Re: Lohnt sich eine Immobilie heute noch?

WiWi Gast schrieb am 27.09.2020:

In der Tat, kann dem Vorposter nur beipflichten. Was die Leute in diesem Kontext oft vergessen, man lebt immerhin in Stuttgart, der meiner Meinung nach schönsten Stadt Deutschlands (wenn nicht sogar Mitteleuropas). Ist ja klar, dass das entsprechend kostet. Darüber hinaus ist das Ländle noch vor Bayern die wirtschaftsstärkste und innovativste Region Deutschlands. Zwangsläufig spiegeln sich diese Punkte in den Immobilienpreisen wieder. Wem das nicht passt, der kann ja in den Osten oder nach NRW ziehen.

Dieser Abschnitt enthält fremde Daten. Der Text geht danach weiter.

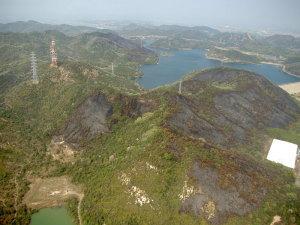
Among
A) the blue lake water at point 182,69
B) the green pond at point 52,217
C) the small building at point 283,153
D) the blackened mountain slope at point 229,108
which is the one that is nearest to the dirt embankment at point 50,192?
the green pond at point 52,217

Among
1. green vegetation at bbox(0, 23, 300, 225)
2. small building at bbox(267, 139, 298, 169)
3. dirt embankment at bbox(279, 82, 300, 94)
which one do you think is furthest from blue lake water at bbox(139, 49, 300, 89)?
small building at bbox(267, 139, 298, 169)

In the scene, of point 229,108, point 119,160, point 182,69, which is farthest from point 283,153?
point 182,69

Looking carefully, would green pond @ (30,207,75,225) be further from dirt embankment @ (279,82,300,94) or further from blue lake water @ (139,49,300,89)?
dirt embankment @ (279,82,300,94)

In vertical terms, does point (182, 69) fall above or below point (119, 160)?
below

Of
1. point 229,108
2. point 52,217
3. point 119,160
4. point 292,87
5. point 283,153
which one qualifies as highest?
point 119,160

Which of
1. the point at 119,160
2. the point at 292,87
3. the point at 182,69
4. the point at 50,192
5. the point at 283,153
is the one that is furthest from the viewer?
the point at 182,69

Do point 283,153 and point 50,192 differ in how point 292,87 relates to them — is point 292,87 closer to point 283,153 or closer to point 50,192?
point 283,153

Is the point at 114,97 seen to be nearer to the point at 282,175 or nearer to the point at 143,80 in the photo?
the point at 282,175

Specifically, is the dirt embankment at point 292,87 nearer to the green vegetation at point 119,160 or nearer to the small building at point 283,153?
the green vegetation at point 119,160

Es kommt wohl immer auf die Bedürfnisse der jeweiligen Person an. Ich habe in Stuttgart studiert und dort 5 Jahre gearbeitet. In dieser Zeit habe ich auch das Freizeitangebot in und um Stuttgart wahrgenommen. Nun mit 34, Frau, 2 Kindern und Hund liegt unser persönlicher Schwerpunkt klar auf einem großen Privatgrundstück - Das gibt uns einfach ein unbeschreibliches Freiheitsgefühl.

Keine Nachbarn die man stören kann (oder andersrum), bei Lust und Laune kann man auch einfach nackt im blickgeschützten Garten joggen und schwimmen gehen, Sonntag abends kann ich mit Holz arbeiten und meinen Schlagbohrer auspacken. Ich hebe momentan unseren Schwimmteich im Garten aus, baue meine BBQ-Gartenhütte und lade jedes Wochenende unsere lokalen Freunde ein - Dies war uns wichtig. In 10 Minuten sind wir auch mit dem Auto in der nächstgrößeren Stadt mit über 80k Einwohnern.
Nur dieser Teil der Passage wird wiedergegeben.